▶ _DO THIS_: Give back the whole listing exactly as shown.

▶ _MATERIAL SUPPLIED_:
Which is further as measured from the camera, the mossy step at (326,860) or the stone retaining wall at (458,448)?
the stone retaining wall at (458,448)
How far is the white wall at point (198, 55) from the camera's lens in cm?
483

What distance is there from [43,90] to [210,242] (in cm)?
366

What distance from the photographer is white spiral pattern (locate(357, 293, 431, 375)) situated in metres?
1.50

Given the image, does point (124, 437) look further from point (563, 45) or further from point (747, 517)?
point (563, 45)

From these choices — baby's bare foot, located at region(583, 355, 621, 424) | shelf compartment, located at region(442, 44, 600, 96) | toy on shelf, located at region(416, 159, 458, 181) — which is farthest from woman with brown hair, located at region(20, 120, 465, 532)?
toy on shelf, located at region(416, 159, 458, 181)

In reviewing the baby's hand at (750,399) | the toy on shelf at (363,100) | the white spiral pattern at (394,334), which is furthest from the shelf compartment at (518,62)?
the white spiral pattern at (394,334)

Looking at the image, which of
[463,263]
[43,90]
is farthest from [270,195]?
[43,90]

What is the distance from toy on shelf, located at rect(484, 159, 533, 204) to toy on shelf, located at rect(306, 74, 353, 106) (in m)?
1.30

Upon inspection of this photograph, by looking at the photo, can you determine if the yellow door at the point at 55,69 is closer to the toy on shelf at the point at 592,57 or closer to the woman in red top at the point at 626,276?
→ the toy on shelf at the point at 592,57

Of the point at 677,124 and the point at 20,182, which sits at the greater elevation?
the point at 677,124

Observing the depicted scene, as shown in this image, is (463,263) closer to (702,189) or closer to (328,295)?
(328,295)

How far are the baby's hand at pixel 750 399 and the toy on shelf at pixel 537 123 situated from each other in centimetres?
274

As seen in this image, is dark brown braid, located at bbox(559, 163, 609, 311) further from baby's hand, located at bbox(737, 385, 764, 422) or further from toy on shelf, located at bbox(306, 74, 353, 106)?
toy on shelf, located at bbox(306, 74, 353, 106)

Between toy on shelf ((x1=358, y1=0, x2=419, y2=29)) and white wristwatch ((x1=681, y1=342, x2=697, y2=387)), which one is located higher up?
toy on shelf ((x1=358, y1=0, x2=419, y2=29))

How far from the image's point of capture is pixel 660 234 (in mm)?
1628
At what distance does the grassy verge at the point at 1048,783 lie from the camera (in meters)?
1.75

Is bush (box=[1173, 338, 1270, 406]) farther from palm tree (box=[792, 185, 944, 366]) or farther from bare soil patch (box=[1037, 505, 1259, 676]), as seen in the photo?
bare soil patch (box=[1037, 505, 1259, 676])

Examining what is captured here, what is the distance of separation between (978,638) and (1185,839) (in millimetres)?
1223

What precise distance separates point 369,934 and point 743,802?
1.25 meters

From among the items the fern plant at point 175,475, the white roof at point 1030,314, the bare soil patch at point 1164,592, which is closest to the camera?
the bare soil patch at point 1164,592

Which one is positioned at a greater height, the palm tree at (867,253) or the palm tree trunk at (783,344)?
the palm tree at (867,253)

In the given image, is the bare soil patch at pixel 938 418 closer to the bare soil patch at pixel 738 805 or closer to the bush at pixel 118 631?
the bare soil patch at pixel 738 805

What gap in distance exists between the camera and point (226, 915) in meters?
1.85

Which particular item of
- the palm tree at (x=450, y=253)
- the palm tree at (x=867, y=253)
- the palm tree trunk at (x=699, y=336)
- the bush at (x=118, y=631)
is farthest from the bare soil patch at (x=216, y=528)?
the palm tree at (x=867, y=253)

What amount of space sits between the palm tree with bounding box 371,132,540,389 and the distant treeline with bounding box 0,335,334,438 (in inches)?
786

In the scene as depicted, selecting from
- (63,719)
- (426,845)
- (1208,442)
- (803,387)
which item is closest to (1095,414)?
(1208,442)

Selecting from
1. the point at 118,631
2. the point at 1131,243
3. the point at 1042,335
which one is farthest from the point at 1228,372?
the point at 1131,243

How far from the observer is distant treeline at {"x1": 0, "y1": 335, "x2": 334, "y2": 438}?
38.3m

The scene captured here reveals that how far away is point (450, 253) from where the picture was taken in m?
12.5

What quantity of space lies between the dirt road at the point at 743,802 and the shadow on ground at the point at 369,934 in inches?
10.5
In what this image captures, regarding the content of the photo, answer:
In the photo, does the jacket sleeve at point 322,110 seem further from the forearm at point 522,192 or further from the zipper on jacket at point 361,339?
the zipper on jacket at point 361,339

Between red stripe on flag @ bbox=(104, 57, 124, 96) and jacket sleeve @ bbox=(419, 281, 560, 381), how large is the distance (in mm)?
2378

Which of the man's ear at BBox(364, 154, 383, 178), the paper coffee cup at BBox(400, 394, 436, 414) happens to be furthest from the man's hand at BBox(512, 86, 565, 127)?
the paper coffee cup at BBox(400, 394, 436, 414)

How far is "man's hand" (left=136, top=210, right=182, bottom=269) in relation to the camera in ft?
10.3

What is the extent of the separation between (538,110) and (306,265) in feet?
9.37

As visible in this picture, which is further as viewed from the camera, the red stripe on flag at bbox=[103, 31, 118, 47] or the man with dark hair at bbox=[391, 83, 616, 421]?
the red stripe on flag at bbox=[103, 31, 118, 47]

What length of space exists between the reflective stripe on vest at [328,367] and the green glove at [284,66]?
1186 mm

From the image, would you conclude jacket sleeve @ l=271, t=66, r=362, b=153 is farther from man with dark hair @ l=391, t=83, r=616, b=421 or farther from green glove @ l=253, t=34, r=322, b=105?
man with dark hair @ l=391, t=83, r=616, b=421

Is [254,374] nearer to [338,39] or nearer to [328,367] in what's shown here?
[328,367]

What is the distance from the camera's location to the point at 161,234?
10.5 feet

▶ _ANSWER TO THE TASK_:
Which is further as measured from the camera, the mossy step at (326,860) or the stone retaining wall at (458,448)?
the stone retaining wall at (458,448)
How far is the white wall at point (198, 55) from the camera's lens in cm?
483

What distance is there from [43,90] to [210,242] (in cm)?
366

What distance from the photographer is white spiral pattern (locate(357, 293, 431, 375)) situated in metres?
1.50

Given the image, does point (124, 437) look further from point (563, 45) or further from point (747, 517)?
point (563, 45)

From these choices — baby's bare foot, located at region(583, 355, 621, 424) | shelf compartment, located at region(442, 44, 600, 96) | toy on shelf, located at region(416, 159, 458, 181) — which is farthest from woman with brown hair, located at region(20, 120, 465, 532)?
toy on shelf, located at region(416, 159, 458, 181)

In reviewing the baby's hand at (750,399) | the toy on shelf at (363,100) | the white spiral pattern at (394,334), which is furthest from the shelf compartment at (518,62)?
the white spiral pattern at (394,334)

Looking at the image, which of
[463,263]
[43,90]
is farthest from [270,195]?
[43,90]

What is the distance from toy on shelf, located at rect(484, 159, 533, 204) to toy on shelf, located at rect(306, 74, 353, 106) (in m)?
1.30

Upon inspection of this photograph, by looking at the photo, can you determine if the yellow door at the point at 55,69 is closer to the toy on shelf at the point at 592,57 or closer to the woman in red top at the point at 626,276?
→ the toy on shelf at the point at 592,57

Of the point at 677,124 and the point at 20,182, which sits at the greater elevation?
the point at 677,124

Observing the depicted scene, as shown in this image, is (463,263) closer to (702,189) or closer to (328,295)?
(328,295)

How far are the baby's hand at pixel 750 399 and the toy on shelf at pixel 537 123 situated from each other in centimetres?
274

As seen in this image, is dark brown braid, located at bbox(559, 163, 609, 311) further from baby's hand, located at bbox(737, 385, 764, 422) or further from toy on shelf, located at bbox(306, 74, 353, 106)?
toy on shelf, located at bbox(306, 74, 353, 106)

Between toy on shelf ((x1=358, y1=0, x2=419, y2=29)) and white wristwatch ((x1=681, y1=342, x2=697, y2=387)), which one is located higher up?
toy on shelf ((x1=358, y1=0, x2=419, y2=29))

How far from the image's point of capture is pixel 660 234 (in mm)?
1628
At what distance does the grassy verge at the point at 1048,783 lie from the camera (in meters)?
1.75

Is bush (box=[1173, 338, 1270, 406]) farther from palm tree (box=[792, 185, 944, 366]) or farther from bare soil patch (box=[1037, 505, 1259, 676]), as seen in the photo?
bare soil patch (box=[1037, 505, 1259, 676])

Examining what is captured here, what is the distance of separation between (978,638) and (1185,839) (in millimetres)?
1223

What precise distance separates point 369,934 and point 743,802?
1.25 meters

From among the items the fern plant at point 175,475, the white roof at point 1030,314, the bare soil patch at point 1164,592, which is closest to the camera?
the bare soil patch at point 1164,592

Which one is positioned at a greater height, the palm tree at (867,253) or the palm tree trunk at (783,344)?
the palm tree at (867,253)

In the given image, is the bare soil patch at pixel 938 418 closer to the bare soil patch at pixel 738 805 or closer to the bush at pixel 118 631?
the bare soil patch at pixel 738 805

What gap in distance exists between the camera and point (226, 915) in meters?
1.85

Which particular item of
- the palm tree at (x=450, y=253)
- the palm tree at (x=867, y=253)
- the palm tree trunk at (x=699, y=336)
- the bush at (x=118, y=631)
is farthest from the bare soil patch at (x=216, y=528)?
the palm tree at (x=867, y=253)

What amount of space sits between the palm tree with bounding box 371,132,540,389 and the distant treeline with bounding box 0,335,334,438 (in inches)?
786

In the scene as depicted, selecting from
- (63,719)
- (426,845)
- (1208,442)
- (803,387)
which item is closest to (1095,414)?
(1208,442)

Selecting from
1. the point at 118,631
2. the point at 1131,243
3. the point at 1042,335
which one is farthest from the point at 1228,372?
the point at 1131,243

How far from the observer is distant treeline at {"x1": 0, "y1": 335, "x2": 334, "y2": 438}?
38.3m

The scene captured here reveals that how far away is point (450, 253) from where the picture was taken in m?
12.5

What quantity of space lies between the dirt road at the point at 743,802 and the shadow on ground at the point at 369,934 in inches?
10.5
In what this image captures, regarding the content of the photo, answer:
In the photo, does the jacket sleeve at point 322,110 seem further from the forearm at point 522,192 or further from the zipper on jacket at point 361,339?
the zipper on jacket at point 361,339

Between red stripe on flag @ bbox=(104, 57, 124, 96) and jacket sleeve @ bbox=(419, 281, 560, 381), how large is the distance (in mm)?
2378

Which of the man's ear at BBox(364, 154, 383, 178), the paper coffee cup at BBox(400, 394, 436, 414) happens to be furthest from the man's hand at BBox(512, 86, 565, 127)?
the paper coffee cup at BBox(400, 394, 436, 414)

How far is "man's hand" (left=136, top=210, right=182, bottom=269) in relation to the camera in ft?
10.3

What is the extent of the separation between (538,110) and (306,265) in feet?
9.37

As visible in this picture, which is further as viewed from the camera, the red stripe on flag at bbox=[103, 31, 118, 47] or the man with dark hair at bbox=[391, 83, 616, 421]?
the red stripe on flag at bbox=[103, 31, 118, 47]

What length of space exists between the reflective stripe on vest at [328,367] and the green glove at [284,66]?
1186 mm

From the image, would you conclude jacket sleeve @ l=271, t=66, r=362, b=153 is farther from man with dark hair @ l=391, t=83, r=616, b=421 or farther from green glove @ l=253, t=34, r=322, b=105?
man with dark hair @ l=391, t=83, r=616, b=421

Is [254,374] nearer to [338,39] or nearer to [328,367] in what's shown here?
[328,367]

What is the distance from the camera's location to the point at 161,234?
10.5 feet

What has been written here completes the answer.